STATED PROBLEM ->
Reproduce every line of the listing below, including the requests, but leave out the pictures. Multiply each coordinate in the answers by 2.3 and round it to the nearest whole number, rounding halves up. Keep every number in the requests unchanged.

▽

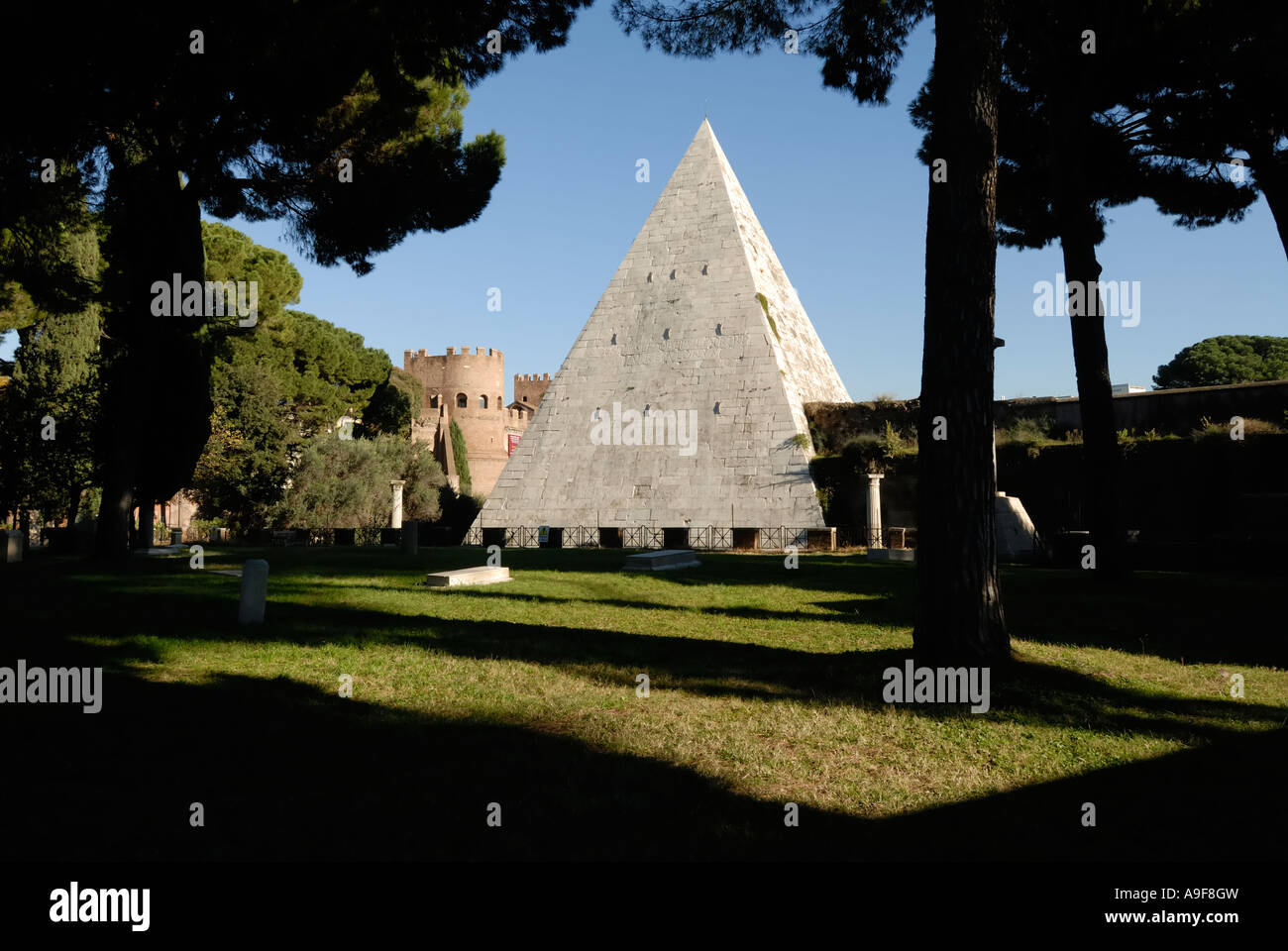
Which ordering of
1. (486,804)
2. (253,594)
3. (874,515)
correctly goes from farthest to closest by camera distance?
(874,515), (253,594), (486,804)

△

FINISHED EXERCISE ->
Which ordering of
1. (486,804)
2. (253,594)
3. (874,515)
correctly goes from farthest to closest by camera distance?
(2010,1185), (582,1366), (1118,1849)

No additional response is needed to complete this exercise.